What you have to do:
Count the lines of the material below that contain the string "JSON", and reply with that number alone.
** Start of Provided entries **
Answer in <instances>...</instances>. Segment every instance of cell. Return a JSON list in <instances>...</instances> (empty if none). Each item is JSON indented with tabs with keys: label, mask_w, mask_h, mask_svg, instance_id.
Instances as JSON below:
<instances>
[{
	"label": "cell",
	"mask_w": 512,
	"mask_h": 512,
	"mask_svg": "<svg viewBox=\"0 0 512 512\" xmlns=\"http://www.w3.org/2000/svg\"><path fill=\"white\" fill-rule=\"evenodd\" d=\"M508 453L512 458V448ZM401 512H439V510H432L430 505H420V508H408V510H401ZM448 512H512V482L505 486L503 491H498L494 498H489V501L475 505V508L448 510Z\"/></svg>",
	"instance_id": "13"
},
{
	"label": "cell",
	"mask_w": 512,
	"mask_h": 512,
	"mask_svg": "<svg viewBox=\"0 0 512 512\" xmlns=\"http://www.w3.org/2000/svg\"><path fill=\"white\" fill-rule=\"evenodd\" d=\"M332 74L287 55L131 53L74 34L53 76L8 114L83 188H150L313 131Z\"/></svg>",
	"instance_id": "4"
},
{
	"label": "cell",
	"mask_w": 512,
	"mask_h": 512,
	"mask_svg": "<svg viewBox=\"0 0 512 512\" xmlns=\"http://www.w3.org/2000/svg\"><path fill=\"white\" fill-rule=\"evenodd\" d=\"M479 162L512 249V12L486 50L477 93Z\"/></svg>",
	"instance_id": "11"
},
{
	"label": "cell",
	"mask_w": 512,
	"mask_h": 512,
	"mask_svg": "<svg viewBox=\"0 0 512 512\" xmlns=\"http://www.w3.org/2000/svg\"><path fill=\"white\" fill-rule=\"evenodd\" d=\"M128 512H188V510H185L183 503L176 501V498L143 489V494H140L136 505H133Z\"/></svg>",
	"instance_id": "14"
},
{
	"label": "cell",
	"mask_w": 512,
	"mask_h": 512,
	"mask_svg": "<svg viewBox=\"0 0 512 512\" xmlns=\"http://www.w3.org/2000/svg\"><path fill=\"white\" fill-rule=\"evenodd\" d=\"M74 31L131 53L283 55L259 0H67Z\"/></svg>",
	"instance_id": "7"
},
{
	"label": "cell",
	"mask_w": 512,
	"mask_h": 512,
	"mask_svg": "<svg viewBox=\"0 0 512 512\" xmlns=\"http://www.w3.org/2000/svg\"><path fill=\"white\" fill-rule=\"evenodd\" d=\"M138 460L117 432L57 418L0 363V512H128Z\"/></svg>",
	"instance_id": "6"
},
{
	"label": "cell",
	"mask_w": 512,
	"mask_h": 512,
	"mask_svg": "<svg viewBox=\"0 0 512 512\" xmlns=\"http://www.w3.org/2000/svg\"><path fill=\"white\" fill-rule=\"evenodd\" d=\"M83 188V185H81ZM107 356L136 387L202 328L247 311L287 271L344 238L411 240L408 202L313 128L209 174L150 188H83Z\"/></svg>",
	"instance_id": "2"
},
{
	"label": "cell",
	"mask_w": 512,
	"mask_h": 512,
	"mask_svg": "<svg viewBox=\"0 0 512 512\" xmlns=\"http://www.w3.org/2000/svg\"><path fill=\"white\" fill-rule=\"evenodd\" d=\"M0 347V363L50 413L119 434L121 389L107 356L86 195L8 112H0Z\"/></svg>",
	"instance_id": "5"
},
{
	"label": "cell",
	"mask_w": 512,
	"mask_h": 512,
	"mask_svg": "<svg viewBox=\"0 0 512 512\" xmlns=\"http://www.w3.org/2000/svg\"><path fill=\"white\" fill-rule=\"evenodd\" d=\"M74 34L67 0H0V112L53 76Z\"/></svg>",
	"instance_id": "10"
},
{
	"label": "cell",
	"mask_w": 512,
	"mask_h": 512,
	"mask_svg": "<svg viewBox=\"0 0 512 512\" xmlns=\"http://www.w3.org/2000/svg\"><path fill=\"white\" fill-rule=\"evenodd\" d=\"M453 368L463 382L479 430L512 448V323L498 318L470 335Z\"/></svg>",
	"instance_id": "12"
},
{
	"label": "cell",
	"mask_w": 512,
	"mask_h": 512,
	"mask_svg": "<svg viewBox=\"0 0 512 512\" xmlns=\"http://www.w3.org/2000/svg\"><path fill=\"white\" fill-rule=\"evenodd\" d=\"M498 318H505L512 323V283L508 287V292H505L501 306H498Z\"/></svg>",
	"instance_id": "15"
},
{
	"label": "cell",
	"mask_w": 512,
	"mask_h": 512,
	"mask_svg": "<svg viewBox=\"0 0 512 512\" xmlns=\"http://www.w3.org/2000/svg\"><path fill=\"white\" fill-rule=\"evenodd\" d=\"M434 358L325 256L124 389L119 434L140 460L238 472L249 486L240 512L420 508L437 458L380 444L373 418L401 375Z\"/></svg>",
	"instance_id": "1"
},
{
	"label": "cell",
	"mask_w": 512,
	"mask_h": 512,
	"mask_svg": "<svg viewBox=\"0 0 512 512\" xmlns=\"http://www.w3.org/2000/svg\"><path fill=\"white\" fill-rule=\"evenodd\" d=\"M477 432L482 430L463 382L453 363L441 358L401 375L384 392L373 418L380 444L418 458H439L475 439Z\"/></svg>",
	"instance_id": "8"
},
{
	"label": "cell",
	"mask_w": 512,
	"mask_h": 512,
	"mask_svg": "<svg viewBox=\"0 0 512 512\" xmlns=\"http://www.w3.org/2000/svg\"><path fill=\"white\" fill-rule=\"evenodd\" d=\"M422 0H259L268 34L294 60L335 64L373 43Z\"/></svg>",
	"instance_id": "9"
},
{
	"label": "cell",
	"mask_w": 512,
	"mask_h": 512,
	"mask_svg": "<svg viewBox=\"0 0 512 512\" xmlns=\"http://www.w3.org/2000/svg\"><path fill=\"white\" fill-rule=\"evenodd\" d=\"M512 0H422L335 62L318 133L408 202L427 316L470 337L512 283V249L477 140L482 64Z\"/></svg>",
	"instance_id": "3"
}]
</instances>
** End of Provided entries **
Problem solution:
2